Peel the watermelon, cut it into cubes and remove the seeds.
Wash the tomato and cut it into small pieces.
For the recipe of melon and cucumber salad with celery soup, mix the flour with the semolina, seed oil, egg white, milk and 1 tablespoon of white wine: you will get a fairly consistent batter. Spoon the batter into a plate lined with baking paper to create very thin tongues. Sprinkle with flax seeds. Bake at 180 ° C for 9-10 minutes.
FOR SALAD: Peel the ginger and cut it into small pieces. Blend it with the touch of celery and the juice of 1 lemon, then pass the smoothie through a sieve to remove the fibers. Peel the cucumber, cut it in half lengthwise, remove the central part with the seeds and reduce it in half slices. Peel the melons and cut the flesh into cubes. Clean the courgette flowers and cut them into strips. Compose the salad by mixing melons, cucumber, sorrel and courgette flowers, then pour the celery soup and complete with a drizzle of extra virgin olive oil and freshly ground pepper and fennel. Accompany with flax seed waffles.

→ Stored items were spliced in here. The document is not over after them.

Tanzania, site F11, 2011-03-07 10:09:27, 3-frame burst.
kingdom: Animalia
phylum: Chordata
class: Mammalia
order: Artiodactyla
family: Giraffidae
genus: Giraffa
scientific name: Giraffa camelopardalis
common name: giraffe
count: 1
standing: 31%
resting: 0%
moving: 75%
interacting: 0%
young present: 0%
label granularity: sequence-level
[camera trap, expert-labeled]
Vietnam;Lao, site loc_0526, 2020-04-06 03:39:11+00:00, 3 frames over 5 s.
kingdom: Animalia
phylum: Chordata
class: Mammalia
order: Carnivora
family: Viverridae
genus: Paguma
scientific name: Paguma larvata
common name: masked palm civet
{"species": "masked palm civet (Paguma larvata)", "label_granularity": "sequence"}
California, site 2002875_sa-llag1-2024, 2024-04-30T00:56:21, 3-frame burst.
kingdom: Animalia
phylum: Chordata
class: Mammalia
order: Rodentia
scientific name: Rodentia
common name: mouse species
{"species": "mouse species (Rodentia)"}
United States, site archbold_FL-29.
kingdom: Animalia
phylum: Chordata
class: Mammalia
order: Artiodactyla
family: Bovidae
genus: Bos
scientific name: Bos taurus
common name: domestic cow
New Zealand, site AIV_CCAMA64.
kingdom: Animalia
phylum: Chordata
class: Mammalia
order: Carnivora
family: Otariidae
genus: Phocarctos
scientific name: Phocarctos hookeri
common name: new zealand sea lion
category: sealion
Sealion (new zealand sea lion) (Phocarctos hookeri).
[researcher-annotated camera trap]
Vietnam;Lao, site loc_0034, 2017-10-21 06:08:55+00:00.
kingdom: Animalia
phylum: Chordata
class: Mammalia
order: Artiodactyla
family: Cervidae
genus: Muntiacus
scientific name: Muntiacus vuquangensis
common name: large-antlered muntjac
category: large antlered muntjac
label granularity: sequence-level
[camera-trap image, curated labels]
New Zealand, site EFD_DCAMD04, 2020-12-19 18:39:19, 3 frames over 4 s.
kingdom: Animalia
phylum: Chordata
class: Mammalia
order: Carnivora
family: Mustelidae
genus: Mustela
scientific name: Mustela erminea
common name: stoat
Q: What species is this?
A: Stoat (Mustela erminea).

A soup that has been boiling continuously – in the same pot – for 45 years, and which is not only still edible, but also very popular with customers, and which owes its pleasantness to the special, infinity cooking. It is served in a historic restaurant in the Ekkamai district of Bangkok, the Wattana Panich, which strictly follows the rules of preparation of the neua tune. It is a soup made with different cuts of meat, meatballs, tripe and offal, as well as the classic noodles, rice noodles, and a handful of coriander. Nattapong Kaweenuntawong, the owner of the restaurant, third generation of the family of restaurateurs, is really proud of his specialty, which has "a unique flavor and aroma" thanks to this unconventional cooking method.
Every night, for over four decades, the broth is filtered, then reused to prepare the soup that will be served the next day. This base is theingredient more important, the one that gives taste to the dish. The concept of a soup infinity it is not new: the ancient technique of the perpetual stew or stew of the hunter plans to let a pot of soup boil slowly and add, gradually, new ingredients without throwing the broth, which continues to become flavored.
An article in the "New York Times" of 1981 spoke of a French beef soup that had lasted 21 years: the journalist Arthur Prager recommended to refrigerate it during the night, then to skim the fat from the upper part, the one where the bacteria tend to accumulate, and to simmer again for at least 20 minutes before serving it again. And while vegetables and meat are discarded after two cooking cycles, the broth, he explained, "will never deteriorate".
In the article, Prager also told of a pot-au-feu who, in Normandy, had been cooking for 300 years, and another, in Perpignan which began to boil in the 1400s, but which did not survive the Second World War.
The soup of the Wattana Panichtherefore it is not the oldest nor the most enduring. But the restaurant owner hopes that one day it can become one. "We have three children: I hope that the fourth generation of our family will continue to manage the company".